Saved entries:
•••••

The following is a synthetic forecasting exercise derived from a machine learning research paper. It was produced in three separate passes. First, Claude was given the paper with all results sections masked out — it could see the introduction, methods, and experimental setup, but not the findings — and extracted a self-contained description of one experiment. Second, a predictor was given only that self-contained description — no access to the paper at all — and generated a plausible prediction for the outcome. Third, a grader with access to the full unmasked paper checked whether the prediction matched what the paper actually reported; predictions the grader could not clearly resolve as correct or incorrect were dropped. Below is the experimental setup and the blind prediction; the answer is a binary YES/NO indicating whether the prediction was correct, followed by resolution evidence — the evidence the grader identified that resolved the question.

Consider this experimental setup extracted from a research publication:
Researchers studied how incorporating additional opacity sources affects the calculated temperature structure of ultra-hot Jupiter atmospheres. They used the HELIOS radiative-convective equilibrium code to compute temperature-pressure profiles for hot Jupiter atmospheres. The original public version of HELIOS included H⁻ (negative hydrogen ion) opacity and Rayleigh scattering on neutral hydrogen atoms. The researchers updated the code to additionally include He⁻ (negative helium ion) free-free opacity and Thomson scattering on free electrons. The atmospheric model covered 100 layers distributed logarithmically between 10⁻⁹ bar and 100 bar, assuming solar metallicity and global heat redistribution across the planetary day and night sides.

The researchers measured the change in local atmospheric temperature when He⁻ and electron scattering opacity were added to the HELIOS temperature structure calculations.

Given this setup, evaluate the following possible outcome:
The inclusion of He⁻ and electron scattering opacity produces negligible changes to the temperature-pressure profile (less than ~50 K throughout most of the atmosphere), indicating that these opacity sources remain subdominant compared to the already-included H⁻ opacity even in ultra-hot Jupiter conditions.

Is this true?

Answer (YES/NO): YES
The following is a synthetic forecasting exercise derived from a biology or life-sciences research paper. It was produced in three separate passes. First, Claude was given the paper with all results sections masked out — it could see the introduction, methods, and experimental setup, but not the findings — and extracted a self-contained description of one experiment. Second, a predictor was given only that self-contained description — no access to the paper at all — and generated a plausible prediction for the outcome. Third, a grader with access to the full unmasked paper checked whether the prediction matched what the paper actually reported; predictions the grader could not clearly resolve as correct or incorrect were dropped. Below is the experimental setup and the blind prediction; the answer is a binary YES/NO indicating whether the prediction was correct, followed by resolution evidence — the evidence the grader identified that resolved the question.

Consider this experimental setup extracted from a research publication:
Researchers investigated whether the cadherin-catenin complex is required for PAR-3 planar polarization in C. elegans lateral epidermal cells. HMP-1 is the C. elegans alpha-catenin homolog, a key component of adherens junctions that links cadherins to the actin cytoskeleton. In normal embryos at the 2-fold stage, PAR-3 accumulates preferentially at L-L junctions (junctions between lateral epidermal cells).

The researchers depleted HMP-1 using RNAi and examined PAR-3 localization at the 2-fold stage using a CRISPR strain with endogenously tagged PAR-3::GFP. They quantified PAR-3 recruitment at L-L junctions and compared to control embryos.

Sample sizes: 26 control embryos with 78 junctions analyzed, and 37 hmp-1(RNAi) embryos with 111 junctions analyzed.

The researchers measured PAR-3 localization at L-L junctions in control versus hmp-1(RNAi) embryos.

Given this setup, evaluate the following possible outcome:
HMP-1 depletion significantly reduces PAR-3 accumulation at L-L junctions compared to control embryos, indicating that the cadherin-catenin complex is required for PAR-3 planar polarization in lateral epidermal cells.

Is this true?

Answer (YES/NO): YES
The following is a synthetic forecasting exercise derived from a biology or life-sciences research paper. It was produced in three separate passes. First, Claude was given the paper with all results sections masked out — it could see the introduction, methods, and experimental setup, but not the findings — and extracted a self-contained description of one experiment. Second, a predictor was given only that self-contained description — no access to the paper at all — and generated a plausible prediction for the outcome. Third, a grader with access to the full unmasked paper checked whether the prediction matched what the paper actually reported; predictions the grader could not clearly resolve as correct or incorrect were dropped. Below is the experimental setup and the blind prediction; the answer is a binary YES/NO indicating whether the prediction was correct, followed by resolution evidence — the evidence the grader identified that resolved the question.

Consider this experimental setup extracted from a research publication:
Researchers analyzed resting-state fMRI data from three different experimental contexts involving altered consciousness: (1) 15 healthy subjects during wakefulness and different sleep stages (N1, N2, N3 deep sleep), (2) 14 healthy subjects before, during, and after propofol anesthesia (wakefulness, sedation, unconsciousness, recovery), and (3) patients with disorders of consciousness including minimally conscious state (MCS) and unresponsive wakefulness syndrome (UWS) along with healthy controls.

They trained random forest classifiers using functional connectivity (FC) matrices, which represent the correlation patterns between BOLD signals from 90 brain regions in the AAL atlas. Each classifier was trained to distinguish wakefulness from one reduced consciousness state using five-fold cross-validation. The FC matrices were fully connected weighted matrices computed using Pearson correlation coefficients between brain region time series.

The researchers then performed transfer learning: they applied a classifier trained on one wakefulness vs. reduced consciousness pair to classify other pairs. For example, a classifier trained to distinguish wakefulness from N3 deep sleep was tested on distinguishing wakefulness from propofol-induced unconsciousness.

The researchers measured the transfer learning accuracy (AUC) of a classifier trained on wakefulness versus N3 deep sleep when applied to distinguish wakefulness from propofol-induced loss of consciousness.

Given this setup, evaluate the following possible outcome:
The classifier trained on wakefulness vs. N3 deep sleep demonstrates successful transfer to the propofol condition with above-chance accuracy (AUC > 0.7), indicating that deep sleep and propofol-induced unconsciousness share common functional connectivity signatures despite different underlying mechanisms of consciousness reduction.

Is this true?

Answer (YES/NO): YES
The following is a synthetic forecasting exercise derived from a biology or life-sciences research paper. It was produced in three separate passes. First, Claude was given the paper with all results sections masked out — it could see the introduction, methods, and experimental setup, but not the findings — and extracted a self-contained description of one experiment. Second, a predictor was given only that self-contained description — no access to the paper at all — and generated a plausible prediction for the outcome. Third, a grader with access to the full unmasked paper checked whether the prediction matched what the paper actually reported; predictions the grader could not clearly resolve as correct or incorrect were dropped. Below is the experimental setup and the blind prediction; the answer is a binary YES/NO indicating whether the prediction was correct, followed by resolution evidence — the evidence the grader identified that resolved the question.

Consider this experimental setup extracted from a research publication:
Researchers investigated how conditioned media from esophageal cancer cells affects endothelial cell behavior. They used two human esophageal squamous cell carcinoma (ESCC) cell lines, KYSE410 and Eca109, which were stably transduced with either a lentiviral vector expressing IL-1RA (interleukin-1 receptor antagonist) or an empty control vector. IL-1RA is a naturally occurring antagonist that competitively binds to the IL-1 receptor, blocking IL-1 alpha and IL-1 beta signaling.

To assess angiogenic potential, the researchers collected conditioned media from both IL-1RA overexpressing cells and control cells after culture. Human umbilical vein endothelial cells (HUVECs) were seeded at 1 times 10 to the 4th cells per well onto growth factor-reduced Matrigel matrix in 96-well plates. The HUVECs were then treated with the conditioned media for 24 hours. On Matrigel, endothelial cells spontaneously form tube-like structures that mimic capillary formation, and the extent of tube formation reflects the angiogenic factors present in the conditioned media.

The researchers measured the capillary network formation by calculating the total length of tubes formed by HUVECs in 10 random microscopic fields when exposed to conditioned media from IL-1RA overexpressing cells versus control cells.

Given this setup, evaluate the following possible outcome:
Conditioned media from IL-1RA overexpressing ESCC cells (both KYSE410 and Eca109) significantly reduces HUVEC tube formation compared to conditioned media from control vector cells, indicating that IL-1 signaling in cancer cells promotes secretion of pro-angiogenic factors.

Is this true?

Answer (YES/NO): YES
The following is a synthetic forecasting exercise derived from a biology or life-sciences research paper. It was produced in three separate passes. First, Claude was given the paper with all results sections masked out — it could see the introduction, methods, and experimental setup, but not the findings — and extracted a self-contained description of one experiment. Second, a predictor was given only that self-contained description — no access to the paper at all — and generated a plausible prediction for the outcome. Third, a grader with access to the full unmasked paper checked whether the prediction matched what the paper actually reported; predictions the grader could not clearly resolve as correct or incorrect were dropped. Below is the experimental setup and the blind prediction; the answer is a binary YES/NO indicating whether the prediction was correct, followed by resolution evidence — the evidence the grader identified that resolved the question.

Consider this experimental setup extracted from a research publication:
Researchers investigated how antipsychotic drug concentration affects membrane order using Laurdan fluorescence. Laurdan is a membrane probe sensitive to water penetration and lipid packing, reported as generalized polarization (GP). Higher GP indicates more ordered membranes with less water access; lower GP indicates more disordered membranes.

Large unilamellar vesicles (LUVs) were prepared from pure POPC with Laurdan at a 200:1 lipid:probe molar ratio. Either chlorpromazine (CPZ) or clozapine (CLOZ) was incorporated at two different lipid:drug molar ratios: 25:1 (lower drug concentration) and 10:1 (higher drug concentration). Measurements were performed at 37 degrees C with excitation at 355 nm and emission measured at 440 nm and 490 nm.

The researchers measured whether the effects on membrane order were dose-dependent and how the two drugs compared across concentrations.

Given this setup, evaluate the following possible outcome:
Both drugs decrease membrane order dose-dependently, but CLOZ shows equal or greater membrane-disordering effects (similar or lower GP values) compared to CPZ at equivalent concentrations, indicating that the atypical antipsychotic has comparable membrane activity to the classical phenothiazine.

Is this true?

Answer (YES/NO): NO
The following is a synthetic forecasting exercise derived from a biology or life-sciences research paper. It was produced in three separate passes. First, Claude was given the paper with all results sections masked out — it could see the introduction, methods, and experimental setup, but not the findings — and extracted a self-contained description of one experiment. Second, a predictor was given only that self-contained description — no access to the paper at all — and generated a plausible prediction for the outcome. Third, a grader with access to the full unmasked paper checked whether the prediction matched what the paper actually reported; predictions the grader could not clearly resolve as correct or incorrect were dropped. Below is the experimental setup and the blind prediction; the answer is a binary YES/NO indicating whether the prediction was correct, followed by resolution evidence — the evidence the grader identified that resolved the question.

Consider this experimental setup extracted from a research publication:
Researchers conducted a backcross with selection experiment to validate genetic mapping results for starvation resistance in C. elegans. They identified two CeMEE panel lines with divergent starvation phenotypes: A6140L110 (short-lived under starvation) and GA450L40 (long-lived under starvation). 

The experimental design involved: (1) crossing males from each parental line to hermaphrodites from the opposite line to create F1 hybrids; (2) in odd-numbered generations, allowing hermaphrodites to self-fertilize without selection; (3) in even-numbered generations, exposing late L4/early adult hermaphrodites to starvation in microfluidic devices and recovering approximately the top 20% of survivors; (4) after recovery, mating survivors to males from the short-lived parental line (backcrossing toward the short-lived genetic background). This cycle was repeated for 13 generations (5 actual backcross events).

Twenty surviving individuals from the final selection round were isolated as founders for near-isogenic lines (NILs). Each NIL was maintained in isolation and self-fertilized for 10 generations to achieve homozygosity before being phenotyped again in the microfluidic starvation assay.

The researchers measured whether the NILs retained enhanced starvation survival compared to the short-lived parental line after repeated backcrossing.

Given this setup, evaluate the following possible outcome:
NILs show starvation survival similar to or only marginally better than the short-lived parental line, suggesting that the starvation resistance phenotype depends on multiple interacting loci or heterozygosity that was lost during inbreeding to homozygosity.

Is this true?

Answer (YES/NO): NO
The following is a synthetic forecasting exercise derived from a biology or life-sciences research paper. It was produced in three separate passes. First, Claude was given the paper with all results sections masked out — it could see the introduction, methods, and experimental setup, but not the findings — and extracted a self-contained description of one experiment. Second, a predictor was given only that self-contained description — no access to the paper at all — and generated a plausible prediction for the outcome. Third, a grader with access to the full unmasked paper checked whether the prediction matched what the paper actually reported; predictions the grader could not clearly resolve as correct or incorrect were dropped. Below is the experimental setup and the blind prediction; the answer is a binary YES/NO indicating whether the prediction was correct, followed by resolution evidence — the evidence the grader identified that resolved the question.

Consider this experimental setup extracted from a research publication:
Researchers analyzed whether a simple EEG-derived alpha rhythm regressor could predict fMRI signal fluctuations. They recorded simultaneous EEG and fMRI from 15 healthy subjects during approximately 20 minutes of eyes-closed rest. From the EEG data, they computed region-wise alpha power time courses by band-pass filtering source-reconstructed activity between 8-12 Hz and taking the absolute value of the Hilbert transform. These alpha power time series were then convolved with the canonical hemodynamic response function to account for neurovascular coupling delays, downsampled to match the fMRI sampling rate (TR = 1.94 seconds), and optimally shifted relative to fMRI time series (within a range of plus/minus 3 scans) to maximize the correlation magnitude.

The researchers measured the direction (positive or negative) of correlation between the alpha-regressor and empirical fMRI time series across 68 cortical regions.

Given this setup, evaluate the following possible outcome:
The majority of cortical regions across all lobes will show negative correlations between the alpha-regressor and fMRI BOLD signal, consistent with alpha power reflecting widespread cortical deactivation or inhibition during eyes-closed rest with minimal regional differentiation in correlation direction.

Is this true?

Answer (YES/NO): YES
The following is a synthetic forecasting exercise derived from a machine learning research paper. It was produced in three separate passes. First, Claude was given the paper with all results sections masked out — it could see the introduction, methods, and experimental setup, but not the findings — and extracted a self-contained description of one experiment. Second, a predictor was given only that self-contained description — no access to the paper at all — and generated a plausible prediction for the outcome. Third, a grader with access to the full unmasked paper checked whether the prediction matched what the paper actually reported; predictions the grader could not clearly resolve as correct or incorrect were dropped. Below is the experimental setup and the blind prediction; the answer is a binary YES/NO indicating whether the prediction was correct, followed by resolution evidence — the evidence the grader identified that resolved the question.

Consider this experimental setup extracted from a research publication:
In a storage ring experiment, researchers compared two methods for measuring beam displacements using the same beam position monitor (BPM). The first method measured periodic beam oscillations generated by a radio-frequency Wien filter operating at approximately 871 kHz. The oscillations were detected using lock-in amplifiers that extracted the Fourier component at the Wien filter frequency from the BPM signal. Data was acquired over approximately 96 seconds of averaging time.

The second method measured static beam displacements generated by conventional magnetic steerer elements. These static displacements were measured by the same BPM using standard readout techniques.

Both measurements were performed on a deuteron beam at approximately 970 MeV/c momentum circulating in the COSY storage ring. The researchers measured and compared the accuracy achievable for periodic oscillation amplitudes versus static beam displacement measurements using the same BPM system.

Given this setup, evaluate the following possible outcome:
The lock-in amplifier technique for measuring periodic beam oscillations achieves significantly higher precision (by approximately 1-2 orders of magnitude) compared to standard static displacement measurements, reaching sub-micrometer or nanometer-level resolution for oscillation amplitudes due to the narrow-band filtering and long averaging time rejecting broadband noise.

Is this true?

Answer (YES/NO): YES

•••••

* What is required:
Going through the entries, return every line holding the word "cortical".

* Answer space:
The researchers measured the direction (positive or negative) of correlation between the alpha-regressor and empirical fMRI time series across 68 cortical regions.
The majority of cortical regions across all lobes will show negative correlations between the alpha-regressor and fMRI BOLD signal, consistent with alpha power reflecting widespread cortical deactivation or inhibition during eyes-closed rest with minimal regional differentiation in correlation direction.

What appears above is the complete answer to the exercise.